We are excited to announce the successful completion of Milestone 5 in the MultiXscale project: “WP4 Pre-exascale workload executed on EuroHPC architecture”. This marks a significant achievement in our ongoing efforts to push the boundaries of computational fluid dynamics. In this milestone, we performed a comprehensive strong scalability study of a DPD fluid in equilibrium using the open boundary molecular dynamics plugin (OBMD) (solid lines), and compared it to simulations without OBMD (dashed lines), where periodic boundary conditions were applied.
One of the standout results from our study was that the inclusion of OBMD did not impact the strong scalability of the LAMMPS code, except for a constant prefactor. This means that while OBMD introduces a small fixed computational overhead, it does not affect the efficiency or the scaling behavior of the code as we increase the computational resources. We observed excellent strong scalability up to at least 80 A100 GPUs, which represents about one-third of the EuroHPC Vega GPU partition.

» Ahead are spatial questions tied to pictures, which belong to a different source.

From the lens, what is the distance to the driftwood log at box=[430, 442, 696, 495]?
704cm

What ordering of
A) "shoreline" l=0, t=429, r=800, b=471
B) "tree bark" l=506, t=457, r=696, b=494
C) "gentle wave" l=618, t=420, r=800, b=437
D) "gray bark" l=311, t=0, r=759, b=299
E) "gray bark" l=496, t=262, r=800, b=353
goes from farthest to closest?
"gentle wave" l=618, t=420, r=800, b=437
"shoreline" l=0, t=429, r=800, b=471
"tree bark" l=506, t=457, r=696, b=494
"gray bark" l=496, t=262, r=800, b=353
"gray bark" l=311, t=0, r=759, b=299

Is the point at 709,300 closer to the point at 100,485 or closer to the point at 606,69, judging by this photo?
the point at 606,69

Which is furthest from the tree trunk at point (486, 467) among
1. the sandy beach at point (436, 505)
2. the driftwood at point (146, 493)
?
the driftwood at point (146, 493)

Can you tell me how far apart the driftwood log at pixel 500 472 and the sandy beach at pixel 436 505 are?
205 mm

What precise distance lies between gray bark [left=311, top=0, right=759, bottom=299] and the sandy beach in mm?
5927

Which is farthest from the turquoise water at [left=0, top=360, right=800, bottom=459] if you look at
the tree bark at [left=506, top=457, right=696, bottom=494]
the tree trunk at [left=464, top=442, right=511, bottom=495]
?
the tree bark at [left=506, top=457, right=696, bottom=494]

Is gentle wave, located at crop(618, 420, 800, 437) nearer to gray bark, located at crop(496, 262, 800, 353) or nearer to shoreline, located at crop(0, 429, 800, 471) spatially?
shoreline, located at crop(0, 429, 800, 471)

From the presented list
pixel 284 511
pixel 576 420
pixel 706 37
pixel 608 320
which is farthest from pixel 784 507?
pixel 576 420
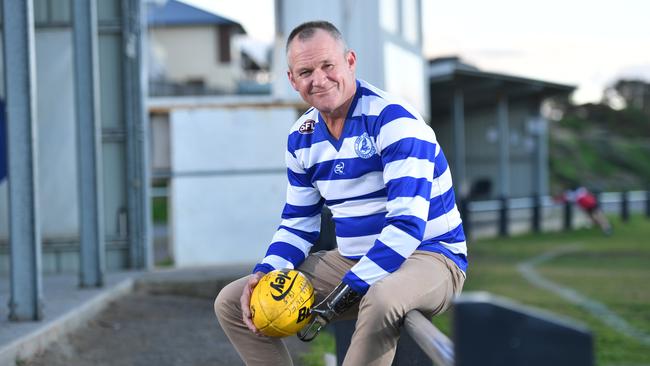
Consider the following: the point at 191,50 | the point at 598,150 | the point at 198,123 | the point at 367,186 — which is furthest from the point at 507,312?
the point at 598,150

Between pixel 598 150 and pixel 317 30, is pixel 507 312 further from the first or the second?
pixel 598 150

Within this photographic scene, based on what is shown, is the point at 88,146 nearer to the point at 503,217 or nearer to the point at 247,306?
the point at 247,306

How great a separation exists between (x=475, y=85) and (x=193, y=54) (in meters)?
33.6

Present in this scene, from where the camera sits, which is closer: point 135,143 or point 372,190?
point 372,190

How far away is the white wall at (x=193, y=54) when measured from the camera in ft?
183

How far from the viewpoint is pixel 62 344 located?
6934 mm

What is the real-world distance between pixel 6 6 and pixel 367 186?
4.16m

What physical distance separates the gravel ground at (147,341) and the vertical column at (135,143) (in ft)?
5.93

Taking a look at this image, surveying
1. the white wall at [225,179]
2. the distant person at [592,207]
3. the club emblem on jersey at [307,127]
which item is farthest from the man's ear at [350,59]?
the distant person at [592,207]

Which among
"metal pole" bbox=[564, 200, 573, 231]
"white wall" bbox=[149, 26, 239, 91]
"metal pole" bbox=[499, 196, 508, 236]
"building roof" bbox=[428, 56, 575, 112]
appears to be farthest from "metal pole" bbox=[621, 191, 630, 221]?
"white wall" bbox=[149, 26, 239, 91]

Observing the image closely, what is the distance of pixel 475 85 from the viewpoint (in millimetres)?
25750

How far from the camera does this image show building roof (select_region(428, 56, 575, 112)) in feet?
77.6

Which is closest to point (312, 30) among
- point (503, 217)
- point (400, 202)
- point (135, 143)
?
point (400, 202)

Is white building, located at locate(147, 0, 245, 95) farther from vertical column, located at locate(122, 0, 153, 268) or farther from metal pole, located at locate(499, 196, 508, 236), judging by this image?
vertical column, located at locate(122, 0, 153, 268)
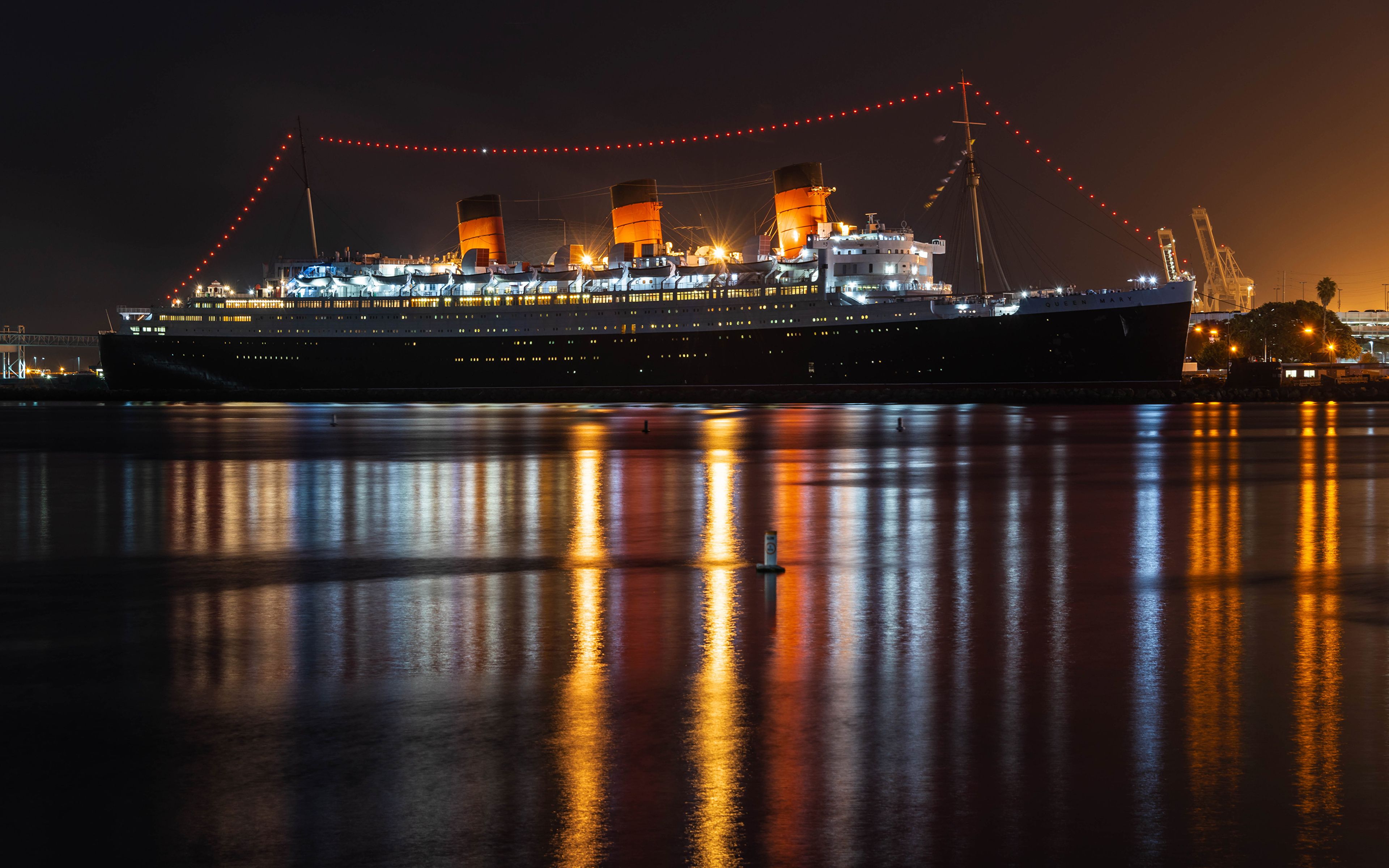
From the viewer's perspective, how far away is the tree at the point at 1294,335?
113438mm

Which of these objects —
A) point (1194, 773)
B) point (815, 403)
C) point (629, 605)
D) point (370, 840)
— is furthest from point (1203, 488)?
point (815, 403)

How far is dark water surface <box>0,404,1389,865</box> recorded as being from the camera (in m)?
5.33

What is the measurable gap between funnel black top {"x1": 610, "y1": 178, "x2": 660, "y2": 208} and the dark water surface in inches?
2964

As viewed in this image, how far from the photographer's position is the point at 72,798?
569cm

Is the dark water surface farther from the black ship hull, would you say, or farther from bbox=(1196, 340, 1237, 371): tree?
bbox=(1196, 340, 1237, 371): tree

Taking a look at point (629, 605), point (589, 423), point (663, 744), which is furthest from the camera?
point (589, 423)

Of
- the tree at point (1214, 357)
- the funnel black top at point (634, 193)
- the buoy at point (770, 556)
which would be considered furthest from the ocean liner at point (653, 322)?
the buoy at point (770, 556)

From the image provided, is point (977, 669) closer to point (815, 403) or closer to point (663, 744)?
point (663, 744)

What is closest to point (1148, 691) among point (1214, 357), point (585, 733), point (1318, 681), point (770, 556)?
point (1318, 681)

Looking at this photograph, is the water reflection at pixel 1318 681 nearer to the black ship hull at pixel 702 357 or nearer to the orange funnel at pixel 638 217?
the black ship hull at pixel 702 357

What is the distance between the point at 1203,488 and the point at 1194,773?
1680 centimetres

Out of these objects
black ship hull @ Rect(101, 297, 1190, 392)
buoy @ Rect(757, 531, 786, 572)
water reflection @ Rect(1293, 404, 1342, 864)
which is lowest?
water reflection @ Rect(1293, 404, 1342, 864)

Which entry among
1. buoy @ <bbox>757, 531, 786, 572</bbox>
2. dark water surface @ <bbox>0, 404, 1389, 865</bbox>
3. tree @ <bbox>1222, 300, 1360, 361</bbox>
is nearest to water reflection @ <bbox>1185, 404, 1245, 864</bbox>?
dark water surface @ <bbox>0, 404, 1389, 865</bbox>

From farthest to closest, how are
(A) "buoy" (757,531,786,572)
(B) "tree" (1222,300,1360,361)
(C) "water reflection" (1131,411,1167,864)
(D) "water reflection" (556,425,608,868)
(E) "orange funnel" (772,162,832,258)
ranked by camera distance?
(B) "tree" (1222,300,1360,361) → (E) "orange funnel" (772,162,832,258) → (A) "buoy" (757,531,786,572) → (C) "water reflection" (1131,411,1167,864) → (D) "water reflection" (556,425,608,868)
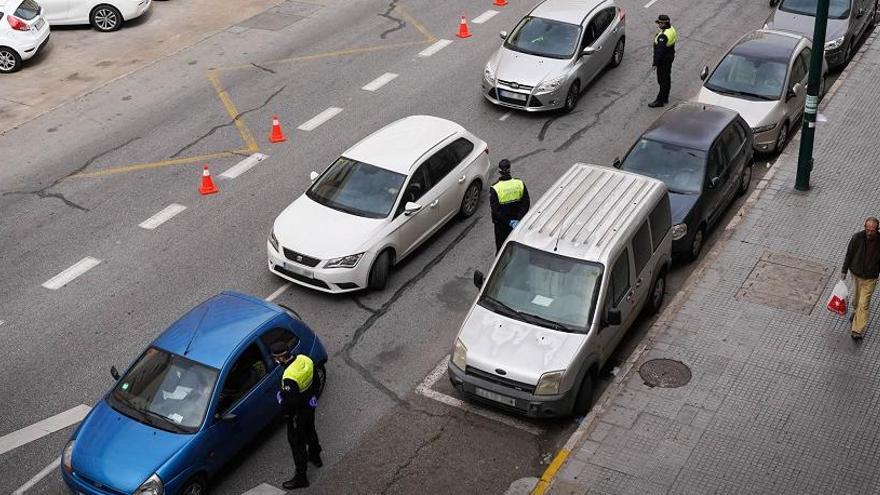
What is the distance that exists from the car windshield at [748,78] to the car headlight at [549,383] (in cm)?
900

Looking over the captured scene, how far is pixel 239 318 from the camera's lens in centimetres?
1227

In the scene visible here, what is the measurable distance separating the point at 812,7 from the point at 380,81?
29.6ft

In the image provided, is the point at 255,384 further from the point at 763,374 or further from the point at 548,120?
the point at 548,120

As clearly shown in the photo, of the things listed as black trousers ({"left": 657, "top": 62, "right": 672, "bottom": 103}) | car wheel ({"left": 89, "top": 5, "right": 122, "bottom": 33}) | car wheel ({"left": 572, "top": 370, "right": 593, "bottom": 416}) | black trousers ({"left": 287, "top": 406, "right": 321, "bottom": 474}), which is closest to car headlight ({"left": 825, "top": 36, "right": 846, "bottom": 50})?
black trousers ({"left": 657, "top": 62, "right": 672, "bottom": 103})

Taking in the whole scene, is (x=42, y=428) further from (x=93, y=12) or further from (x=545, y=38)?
(x=93, y=12)

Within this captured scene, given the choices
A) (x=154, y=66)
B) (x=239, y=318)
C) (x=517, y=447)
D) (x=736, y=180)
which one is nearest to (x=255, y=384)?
(x=239, y=318)

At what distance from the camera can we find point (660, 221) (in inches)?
556

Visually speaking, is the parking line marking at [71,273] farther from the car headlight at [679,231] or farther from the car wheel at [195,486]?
the car headlight at [679,231]

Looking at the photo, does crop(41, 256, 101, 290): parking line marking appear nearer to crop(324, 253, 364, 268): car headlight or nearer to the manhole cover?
crop(324, 253, 364, 268): car headlight

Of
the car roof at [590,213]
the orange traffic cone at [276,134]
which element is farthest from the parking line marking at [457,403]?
the orange traffic cone at [276,134]

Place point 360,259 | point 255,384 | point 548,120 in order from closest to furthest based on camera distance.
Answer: point 255,384 < point 360,259 < point 548,120

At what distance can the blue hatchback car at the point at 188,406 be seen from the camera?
1091 centimetres

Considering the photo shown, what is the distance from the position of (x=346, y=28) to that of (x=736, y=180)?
11.1 meters

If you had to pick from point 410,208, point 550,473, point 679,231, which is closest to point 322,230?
point 410,208
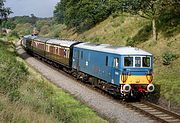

To put this into perspective, each A100 GPU delivers approximately 10 TFlops in double precision and 20 TFlops in single precision. This means that the 80 GPU workload we tested is running on hardware with between 0.75 and 1.5 Petaflops raw compute capabilities, highlighting the immense computational power being utilized. Such scalability is crucial for large-scale simulations, as it ensures our methods remain efficient even when deployed on advanced supercomputing infrastructures.
The strong scalability of our simulations is vital for researchers aiming to model complex fluid dynamics at large scales. By confirming that OBMD scales effectively alongside LAMMPS, we can confidently apply this method to larger, more detailed simulations without worrying about performance degradation. This opens up new possibilities for highly accurate simulations in fields such as materials science, biophysics, and chemical engineering.
With Milestone 5 now complete, we are moving closer to our overarching goal of enabling multi-scale simulations that leverage the power of modern supercomputing resources. This achievement highlights the robustness and efficiency of our OBMD approach, and we are excited to continue exploring its applications in even more complex scenarios.